Childhood lessons can help you make the most ethical decisions as an adult.
Q: I need to write a report for the investors of a privately held company. My boss asked me to “do some creative accounting” to make it look like the company made a profit. Any advice? – Concerned worker
A: When faced with an ethical dilemma, think first about the values at play. Most professions have a code of ethics. Consistent principles include honesty, integrity, independence and acting in the public interest.
If you are not a member of a professional organization, think back to your elementary school years. Can you recall lessons learned such as respecting others, being fair, being honest and advocating for truth? These childhood lessons are readily accessible for purposeful, ethical decision-making as an adult:
Respect others. Whatever your role in the organization, every person should be respected as a fellow human. Remember your investors have entrusted you to provide the information they need to make responsible decisions.
Be honest and fair.

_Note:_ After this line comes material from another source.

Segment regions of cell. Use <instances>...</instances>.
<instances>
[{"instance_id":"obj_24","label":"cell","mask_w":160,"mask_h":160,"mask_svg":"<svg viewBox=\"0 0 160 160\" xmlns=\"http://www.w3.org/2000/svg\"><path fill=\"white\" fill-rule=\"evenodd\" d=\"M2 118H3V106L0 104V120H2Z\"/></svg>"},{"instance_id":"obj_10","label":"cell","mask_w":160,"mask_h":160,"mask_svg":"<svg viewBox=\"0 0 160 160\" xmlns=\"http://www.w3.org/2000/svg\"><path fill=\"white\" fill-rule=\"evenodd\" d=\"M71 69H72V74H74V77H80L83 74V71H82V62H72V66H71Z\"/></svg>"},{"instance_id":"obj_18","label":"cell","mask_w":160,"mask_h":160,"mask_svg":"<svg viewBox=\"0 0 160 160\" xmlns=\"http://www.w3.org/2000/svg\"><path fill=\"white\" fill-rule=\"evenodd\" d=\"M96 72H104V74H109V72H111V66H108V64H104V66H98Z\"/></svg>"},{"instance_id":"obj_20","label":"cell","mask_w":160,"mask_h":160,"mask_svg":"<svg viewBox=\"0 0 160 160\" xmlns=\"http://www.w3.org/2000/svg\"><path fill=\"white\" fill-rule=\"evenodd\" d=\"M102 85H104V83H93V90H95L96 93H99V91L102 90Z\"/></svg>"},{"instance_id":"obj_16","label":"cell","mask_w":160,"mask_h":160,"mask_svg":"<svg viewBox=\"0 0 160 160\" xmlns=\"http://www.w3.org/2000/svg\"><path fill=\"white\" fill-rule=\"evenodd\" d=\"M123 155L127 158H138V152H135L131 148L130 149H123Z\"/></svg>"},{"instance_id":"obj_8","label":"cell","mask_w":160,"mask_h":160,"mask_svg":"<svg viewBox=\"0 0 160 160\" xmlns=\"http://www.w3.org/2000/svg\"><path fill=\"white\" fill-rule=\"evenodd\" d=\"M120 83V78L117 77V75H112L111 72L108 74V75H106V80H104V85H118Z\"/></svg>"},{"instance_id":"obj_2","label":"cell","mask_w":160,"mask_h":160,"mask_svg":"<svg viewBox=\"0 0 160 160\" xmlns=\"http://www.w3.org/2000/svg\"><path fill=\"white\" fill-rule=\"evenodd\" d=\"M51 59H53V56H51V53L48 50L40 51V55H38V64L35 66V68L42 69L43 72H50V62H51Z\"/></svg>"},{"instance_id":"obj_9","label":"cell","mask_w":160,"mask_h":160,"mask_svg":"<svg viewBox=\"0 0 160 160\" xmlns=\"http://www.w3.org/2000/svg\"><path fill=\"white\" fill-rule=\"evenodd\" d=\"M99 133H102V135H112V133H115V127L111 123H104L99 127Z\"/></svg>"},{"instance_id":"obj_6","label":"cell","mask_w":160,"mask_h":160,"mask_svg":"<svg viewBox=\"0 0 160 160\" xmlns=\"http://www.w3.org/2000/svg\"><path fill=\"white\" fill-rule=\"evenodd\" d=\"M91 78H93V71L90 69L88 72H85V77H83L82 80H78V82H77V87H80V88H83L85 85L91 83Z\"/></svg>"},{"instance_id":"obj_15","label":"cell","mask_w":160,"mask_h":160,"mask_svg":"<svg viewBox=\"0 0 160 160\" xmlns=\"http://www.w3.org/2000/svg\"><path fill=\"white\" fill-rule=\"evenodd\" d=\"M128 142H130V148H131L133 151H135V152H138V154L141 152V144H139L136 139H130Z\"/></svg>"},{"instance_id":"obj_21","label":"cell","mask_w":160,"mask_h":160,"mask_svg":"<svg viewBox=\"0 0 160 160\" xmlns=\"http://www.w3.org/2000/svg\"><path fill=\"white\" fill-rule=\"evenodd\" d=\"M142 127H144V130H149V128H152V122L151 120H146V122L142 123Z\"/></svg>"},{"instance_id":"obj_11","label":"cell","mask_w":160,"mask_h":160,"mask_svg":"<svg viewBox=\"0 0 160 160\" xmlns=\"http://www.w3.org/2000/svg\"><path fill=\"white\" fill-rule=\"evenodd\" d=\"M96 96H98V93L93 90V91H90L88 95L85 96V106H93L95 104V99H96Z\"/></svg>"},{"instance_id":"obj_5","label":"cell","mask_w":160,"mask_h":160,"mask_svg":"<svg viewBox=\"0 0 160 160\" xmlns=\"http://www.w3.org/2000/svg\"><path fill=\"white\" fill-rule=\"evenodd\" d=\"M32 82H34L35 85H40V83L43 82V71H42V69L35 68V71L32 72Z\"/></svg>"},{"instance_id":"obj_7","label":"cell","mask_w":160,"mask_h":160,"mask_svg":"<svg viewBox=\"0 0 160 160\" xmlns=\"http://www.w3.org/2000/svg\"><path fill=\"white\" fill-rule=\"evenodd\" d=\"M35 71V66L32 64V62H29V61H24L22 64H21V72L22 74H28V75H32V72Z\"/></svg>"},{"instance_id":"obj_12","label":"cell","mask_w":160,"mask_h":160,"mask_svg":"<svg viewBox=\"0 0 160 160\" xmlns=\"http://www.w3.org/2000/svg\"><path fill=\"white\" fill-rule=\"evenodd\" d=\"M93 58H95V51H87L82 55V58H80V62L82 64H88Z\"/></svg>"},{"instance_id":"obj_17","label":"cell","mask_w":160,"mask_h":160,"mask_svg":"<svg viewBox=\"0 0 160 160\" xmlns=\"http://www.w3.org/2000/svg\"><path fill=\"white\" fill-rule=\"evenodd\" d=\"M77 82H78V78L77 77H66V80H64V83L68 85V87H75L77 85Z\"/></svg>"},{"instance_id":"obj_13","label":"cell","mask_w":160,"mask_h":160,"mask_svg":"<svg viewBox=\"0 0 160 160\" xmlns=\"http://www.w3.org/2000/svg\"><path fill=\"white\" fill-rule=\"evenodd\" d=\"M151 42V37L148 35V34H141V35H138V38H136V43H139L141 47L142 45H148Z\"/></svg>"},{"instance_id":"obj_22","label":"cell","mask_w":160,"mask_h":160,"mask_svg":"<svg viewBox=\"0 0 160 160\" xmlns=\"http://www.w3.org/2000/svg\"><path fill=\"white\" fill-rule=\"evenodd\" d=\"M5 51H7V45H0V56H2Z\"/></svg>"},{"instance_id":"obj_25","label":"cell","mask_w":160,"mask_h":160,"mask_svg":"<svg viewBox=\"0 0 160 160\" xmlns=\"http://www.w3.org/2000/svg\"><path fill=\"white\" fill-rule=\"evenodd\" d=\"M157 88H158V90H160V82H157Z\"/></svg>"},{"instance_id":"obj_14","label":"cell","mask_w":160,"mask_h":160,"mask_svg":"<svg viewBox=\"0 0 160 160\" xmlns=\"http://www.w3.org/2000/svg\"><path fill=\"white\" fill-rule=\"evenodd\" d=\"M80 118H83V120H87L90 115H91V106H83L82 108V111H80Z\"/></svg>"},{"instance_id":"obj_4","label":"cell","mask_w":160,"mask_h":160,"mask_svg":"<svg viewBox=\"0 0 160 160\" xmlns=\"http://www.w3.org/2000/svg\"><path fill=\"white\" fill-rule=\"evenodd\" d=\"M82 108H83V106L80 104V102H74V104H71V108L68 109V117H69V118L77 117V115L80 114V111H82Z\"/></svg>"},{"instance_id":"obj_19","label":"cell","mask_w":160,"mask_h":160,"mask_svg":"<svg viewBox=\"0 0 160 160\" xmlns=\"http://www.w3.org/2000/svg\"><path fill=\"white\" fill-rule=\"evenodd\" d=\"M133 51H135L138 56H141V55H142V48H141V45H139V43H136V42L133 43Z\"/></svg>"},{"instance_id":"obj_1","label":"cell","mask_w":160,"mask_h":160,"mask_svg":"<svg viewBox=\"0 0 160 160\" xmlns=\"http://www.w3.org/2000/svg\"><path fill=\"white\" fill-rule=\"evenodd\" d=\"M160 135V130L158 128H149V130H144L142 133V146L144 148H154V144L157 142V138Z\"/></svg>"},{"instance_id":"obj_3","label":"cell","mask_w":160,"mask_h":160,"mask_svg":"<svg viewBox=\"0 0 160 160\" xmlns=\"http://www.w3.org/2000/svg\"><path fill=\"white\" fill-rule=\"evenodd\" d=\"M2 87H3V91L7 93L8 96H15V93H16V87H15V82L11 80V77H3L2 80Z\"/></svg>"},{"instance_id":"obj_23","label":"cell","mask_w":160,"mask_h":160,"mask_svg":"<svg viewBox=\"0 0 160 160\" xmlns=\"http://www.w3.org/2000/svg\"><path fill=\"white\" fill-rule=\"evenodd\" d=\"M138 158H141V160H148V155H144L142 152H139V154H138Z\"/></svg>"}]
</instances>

Misstating earnings or profits is a violation of trust. It also violates a basic tenet of fair competition and informed decision-making. By masking a weakness, are you missing an opportunity to demonstrate a need for investment in some area of the company?
Exercise independent thinking and act in the best interest of others. In a privately held company, there may be less oversight or public scrutiny, so there is more responsibility on the leaders to hold themselves to a high standard of ethical conduct. Lies compound over time. As your career advances or your company grows, misstatements of fact get harder to unwind.
Ethical decisions in today’s organizations include many stakeholders and are more complex and volatile than in our school years. But I would argue childhood lessons help you make the most ethical decisions as an adult.
I posed your question to my second-grader; her immediate response was “Don’t do it. That would be lying.” Instead, draft an accurate and honest report. Dig deeper for root causes and provide a plan for improvement in the future. If your boss is not impressed, it may be time to look for an organization more aligned to your childhood values.
By: Nicole Zwieg Daly, director of the Center for Ethics in Practice at the Opus College of Business at the University of St. Thomas.